I've often heard that claim but I've never seen good data to back it up. I have/had 5D3, 5D4 and 1DX(1), and I've never felt difference in af speed. AF accuracy yes. AF speed no.

But I don't have big whites, I wonder if those do faster AF on 1d bodies?

So do you have actual measurement data to show it actually happens with all lenses?


----------



## cpsico (Jan 2, 2017)

I have both he 6d and the 5d IV , the auto focus on the 5div is remarkable. Much better than my 1ds mark III. It takes a little bit of time to get used. Make use of the touch screen for menus, consider extra batteries, maybe a battery grip if you really want to shoot for extended periods. It's a wonderful camera. Video auto focus works perfectly as does live view.


----------



## tpatana (Jan 2, 2017)

cpsico said:


> I have both he 6d and the 5d IV , the auto focus on the 5div is remarkable. Much better than my 1ds mark III. It takes a little bit of time to get used. Make use of the touch screen for menus, consider extra batteries, maybe a battery grip if you really want to shoot for extended periods. It's a wonderful camera. Video auto focus works perfectly as does live view.



I've done some video testing in challenging light conditions, and it works fairly well. Biggest problem is that it occasionally jumps to track something completely different than what I intended. Occasionally have to keep pressing the screen for new focus point to make sure it tracks correct subject.


----------



## Jack Douglas (Jan 2, 2017)

Mt Spokane Photography said:


> Instead of the machine gun approach, use single shot. Learn to anticipate your moving targets, I think you will like the results with your 6D. If you do want to use the machine gun approach, remember, you are asking the camera to acquire focus, take the shot, save it, and focus for the next shot. This is why a 1 series is the best choice. The higher battery voltage drives the lens AF motor slightly faster as well as allowing for the complex timing.
> 
> Personally, I've used 1 series for fast moving subjects, but reverted to 1 shot because I did not want to deal with hundreds of photos.
> 
> ...



Relative to fps I would only add that a lot of actions in nature/wildlife are totally unpredictable and 14 fps can pick up things you didn't even see (not that 7 can't but 4 1/2 did disappoint). Here is my example (AFMA still needs tuning), but I realize that some/many might say, who cares. That's an individual preference. If not for fps, I'd go 5D4. My path - 6D, 1D2 used, 1D4 used, 1DX2 and of course I'd have also preferred more MP's but alas ...
My costly solution was to move from the 300 2.8 II to the 400 DO II to get 800mm so my reach improved relative to previous 6D shooting.

Jack


----------



## sanj (Jan 2, 2017)

5d will fit the bill perfectly. No need for the 1d. Lighter package will work just as fine for you it seems. Buy a nice lens with the money saved.


----------



## Jack Douglas (Jan 2, 2017)

sanj said:


> 5d will fit the bill perfectly. No need for the 1d. Lighter package will work just as fine for you it seems. Buy a nice lens with the money saved.

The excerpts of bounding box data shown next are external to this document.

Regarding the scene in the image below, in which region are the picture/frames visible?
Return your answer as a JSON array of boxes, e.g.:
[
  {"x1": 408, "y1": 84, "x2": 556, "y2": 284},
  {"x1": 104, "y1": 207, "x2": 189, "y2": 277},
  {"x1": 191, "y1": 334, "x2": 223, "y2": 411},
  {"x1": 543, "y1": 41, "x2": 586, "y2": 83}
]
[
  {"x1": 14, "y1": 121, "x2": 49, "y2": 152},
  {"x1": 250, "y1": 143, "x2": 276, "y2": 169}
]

Based on the OP starting premise of use I'm inclined to agree. I would take the 5D4 over the 1DX unless there was something very compelling about the 1DX, perhaps a big white and the 12 fps for action but in this case that doesn't seem to fit. For many the versatility of the 5D4 with its 30 MPs is exactly what the doctor ordered. I can't understand all the negatives that we endured when it was announced.

Jack


----------



## jeffa4444 (Jan 3, 2017)

If moving from the 6D I would go with the 5D MKIV as your not a professional. The 5D MKIV is a more generalist camera with very goof AF and whilst the burst rate is a lot less than the 1DX MKII its a lot lighter, uses the same batteries as the 6D and has a similar form factor.


----------